PAGE EXTRACT:
- - - - - - -
# Tell me about carding?



## ajaxlucy (Jul 18, 2004)

I'm still resisting the temptation to take up spinning, especially with the sweater I'm supposed to knit for my husband still in skeins and gardening season about to start and my housecleaning already getting too short shrift and picking up more hours at my job etc etc etc, but surely just learning about carding couldn't hurt, right? 

I've got sheep (Shetlands) that I shear myself, and I've been sending the wool off to a processor to turn into roving (that a friend spins for me). That can get a bit pricey, so I'm wondering about doing the washing/carding myself. I know a number of folks here do their own carding, but I'm not sure how involved it gets. Not too expensive for the equipment, not too time-consuming or difficult? What do I need to know to get started? How much would it cost me to get started? Any input from you experienced DIY fiber people?


----------



## holleegee (Mar 3, 2005)

I learned how to card on 2 dog brushes. I raised angora rabbits and used the brushes to groom them and at a show someone showed me how to use them as carders. I eventually bought regular ones but I used my brushes for a long time. This website has a good demonstration on carding...

www.joyofhandspinning.com


----------



## Marchwind (May 10, 2002)

Carding with hand carders would get very tiring and old really quick if you had to do a lot of wool. To me even one fleece would be too much to hand card :shrug: A drum carder would be the way to go for sure if you ask me. I have one that I paid about $500 + for about 8 years ago. It really isn't complicated at all, just time consuming.
- - - - - - -
SUPPLIED INFORMATION:
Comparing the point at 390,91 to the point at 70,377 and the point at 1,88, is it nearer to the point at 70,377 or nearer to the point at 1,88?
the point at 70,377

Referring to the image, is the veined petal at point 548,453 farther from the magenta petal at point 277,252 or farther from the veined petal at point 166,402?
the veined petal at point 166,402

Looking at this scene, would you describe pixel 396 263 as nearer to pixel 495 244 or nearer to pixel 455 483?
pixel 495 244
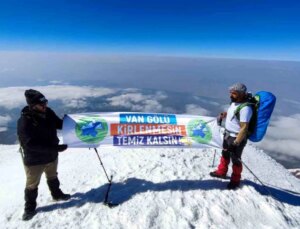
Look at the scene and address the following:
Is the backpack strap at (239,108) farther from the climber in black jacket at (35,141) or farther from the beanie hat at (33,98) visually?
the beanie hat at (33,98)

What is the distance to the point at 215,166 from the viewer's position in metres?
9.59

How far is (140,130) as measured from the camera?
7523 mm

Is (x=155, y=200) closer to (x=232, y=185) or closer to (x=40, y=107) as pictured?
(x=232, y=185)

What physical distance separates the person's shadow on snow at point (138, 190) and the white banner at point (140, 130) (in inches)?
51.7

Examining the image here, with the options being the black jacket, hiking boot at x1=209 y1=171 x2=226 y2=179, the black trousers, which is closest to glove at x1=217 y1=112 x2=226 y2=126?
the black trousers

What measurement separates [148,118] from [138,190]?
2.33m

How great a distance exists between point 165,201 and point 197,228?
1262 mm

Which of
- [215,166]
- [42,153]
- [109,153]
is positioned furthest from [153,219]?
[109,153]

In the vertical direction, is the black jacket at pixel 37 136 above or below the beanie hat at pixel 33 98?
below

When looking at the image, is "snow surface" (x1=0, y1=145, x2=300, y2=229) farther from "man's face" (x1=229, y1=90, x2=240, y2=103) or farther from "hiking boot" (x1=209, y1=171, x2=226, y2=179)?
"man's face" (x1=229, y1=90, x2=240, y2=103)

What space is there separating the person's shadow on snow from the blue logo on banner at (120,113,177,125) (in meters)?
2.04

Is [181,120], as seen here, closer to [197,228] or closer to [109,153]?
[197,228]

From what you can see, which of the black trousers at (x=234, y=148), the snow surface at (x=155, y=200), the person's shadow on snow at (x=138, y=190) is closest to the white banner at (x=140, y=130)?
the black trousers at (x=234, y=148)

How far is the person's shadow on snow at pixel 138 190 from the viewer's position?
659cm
- - - - - - -
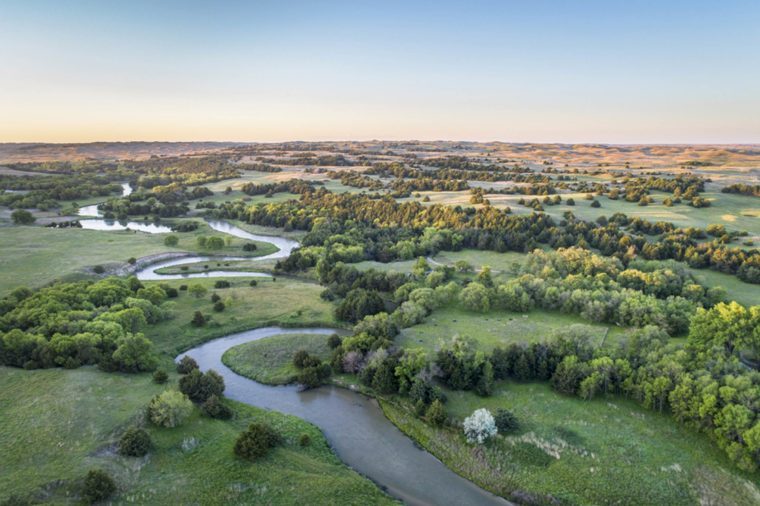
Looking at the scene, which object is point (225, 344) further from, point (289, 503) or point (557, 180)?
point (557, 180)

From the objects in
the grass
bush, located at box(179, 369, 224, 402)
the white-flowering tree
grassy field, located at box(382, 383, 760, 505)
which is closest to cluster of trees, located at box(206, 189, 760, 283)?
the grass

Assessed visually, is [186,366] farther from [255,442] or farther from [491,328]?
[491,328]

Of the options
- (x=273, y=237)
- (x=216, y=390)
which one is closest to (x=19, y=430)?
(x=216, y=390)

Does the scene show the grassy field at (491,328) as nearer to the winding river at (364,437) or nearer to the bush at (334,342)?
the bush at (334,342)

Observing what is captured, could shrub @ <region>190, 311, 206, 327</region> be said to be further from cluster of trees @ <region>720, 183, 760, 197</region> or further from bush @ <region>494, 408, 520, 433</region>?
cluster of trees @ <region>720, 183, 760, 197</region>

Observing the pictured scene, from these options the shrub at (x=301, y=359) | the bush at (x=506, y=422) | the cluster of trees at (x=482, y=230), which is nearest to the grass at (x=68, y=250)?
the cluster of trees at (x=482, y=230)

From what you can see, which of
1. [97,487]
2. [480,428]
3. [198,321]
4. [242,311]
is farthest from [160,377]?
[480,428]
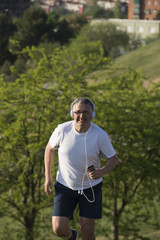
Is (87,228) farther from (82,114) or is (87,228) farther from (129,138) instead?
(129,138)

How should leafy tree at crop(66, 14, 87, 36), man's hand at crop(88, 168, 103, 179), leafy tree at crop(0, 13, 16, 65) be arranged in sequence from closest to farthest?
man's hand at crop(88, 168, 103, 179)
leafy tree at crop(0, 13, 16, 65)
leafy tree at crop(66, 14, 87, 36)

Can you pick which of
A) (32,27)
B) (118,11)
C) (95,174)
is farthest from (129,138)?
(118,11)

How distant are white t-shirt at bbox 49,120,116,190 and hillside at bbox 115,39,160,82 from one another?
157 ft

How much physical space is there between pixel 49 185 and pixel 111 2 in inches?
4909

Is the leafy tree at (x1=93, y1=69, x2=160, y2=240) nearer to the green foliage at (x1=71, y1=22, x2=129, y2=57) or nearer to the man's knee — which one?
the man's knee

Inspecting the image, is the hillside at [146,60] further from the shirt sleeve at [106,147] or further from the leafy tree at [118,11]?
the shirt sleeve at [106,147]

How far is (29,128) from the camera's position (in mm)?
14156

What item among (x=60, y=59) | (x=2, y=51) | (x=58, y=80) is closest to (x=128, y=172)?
- - - - - - -
TASK OBJECTIVE: Translate this sentence from the carding thread into Spanish: "I learned how to card on 2 dog brushes."

RESPONSE TO THIS EXERCISE: Aprendí a cardar con 2 cepillos para perros.